We lived in Psaodung, which the news would later call the oil lamp village. Before I went to school, I thought everyone lived in a kerosene haze and listened at night to the screams of the dead. We were terrified of anything that pierced the darkness. But Sopha loved the ghosts who showed their faces for her and only her, and the spirit world was where she escaped when Psaodung became intolerable for her.
◊
/>
I was twenty-seven when filmmakers came to Psaodung. Where they came from, no one knew for sure. I heard they were British, then French, then American. They spoke English but not TV English, so I knew they weren’t Hollywood people. They spoke no Khmer, but their translator Kao told me they were filming a documentary on life in our village. I asked him why. He said, “The province authorities are under scrutiny now, for running power-lines right over your heads and telling everyone that you had power when you didn’t.”
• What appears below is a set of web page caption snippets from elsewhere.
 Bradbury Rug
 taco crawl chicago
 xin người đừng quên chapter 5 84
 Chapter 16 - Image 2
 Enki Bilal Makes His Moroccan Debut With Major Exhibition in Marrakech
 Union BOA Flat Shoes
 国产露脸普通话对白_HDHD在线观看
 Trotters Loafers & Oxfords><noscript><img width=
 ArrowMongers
Over the roar of the foreigners’ generators, I caught that I was supposed to describe my life here. The filmmakers had already talked to our neighbors; they knew my sister was a local legend. What she left behind, what lived in her wreckage, they wanted to show the world.
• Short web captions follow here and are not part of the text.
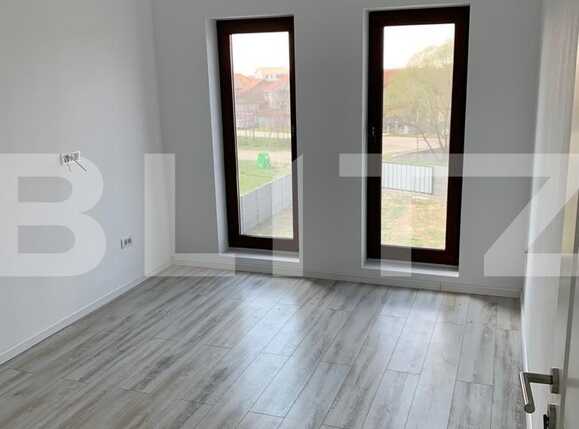 Apartament de vânzare 2 camere Giroc - 64742AV | BLITZ Timișoara | Poza1
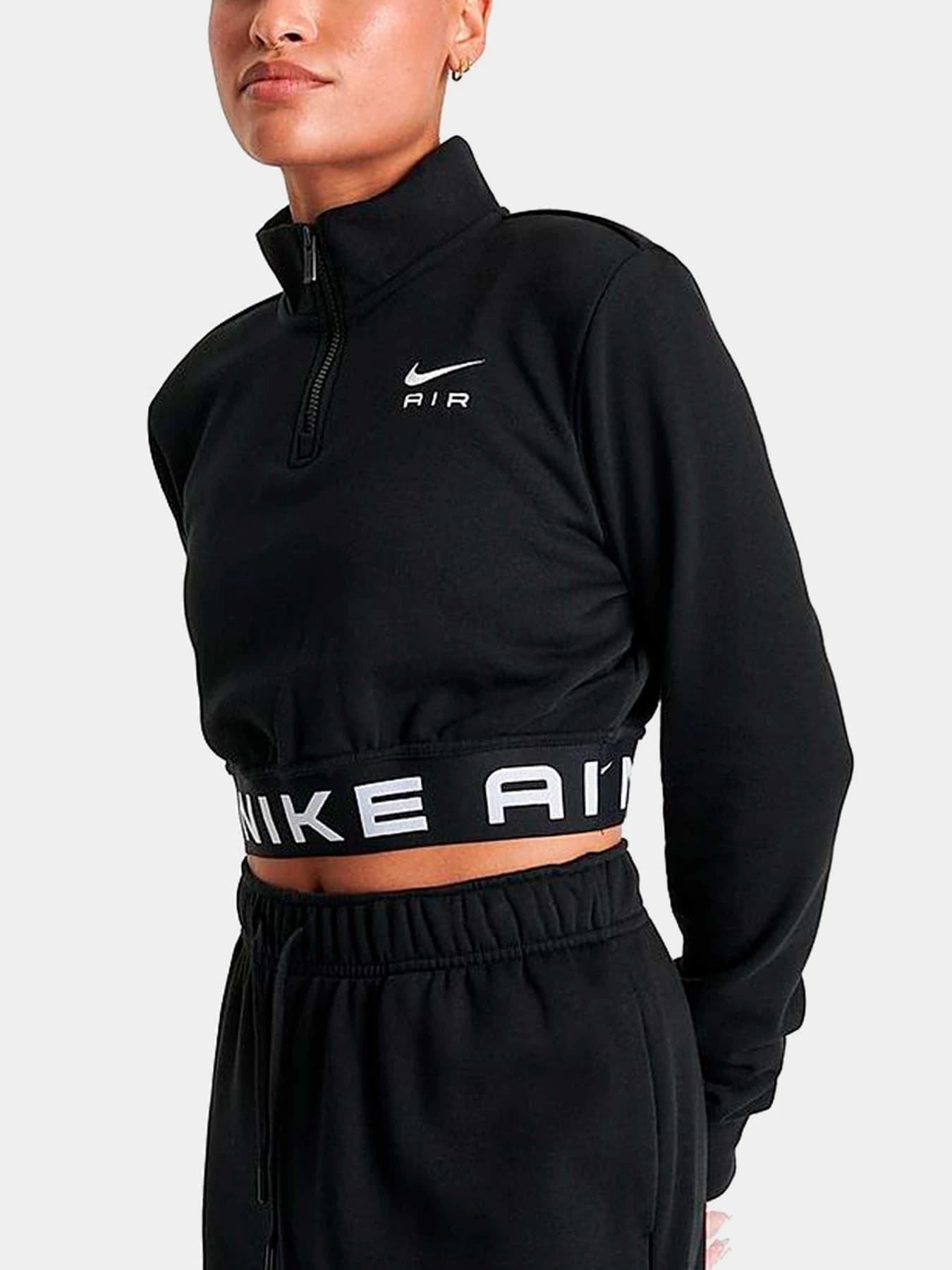 Худи и свитшоты NIKE модель FB8067-010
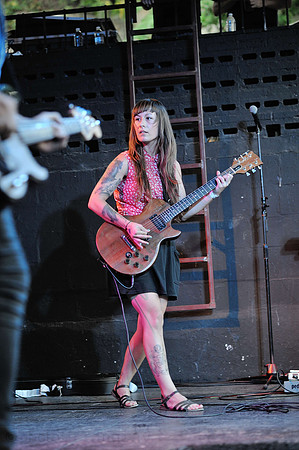 Lemuria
The foreigners weren’t officially paying anyone for interviews, but unofficially they’d brought sacks of rice big enough to feed a family for months. I don’t know who told them about Sopha, but whoever it was, they traded my family’s shame for their family’s stomachs. Words cost nothing, and pride has always been too precious for anyone in Psaodung to afford.
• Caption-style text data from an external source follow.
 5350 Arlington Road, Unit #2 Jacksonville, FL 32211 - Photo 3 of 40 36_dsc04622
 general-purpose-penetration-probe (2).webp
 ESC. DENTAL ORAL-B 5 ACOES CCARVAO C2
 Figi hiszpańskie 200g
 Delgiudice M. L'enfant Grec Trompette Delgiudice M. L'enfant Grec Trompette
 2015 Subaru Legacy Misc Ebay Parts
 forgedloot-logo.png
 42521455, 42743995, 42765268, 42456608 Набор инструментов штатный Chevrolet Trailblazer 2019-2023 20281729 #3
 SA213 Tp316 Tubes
I talked for the same reason everyone did: I knew I’d earn more from a fifteen-minute interview than I did from a month selling phone cards on the roadside. But my reluctance must have showed on camera. I couldn’t make myself look directly at the lens. The camera was an eye I didn’t want to face, too much like the ghosts who glowed when our fires died.
“Did you realize that town just to the east of yours was fully wired?” Kao said while one man fiddled with a microphone and another shoved a bottle of mineral water into my hands. “Did you feel angry? Did you feel slighted?”
We felt afraid, I said. We knew we lived on the shore of the spirit-world.
The translator winced. “The producers,” he said, “want me to tell you that it’s not really that sort of film. They appreciate the local color, and they would love to hear your stories. But not during the interview.”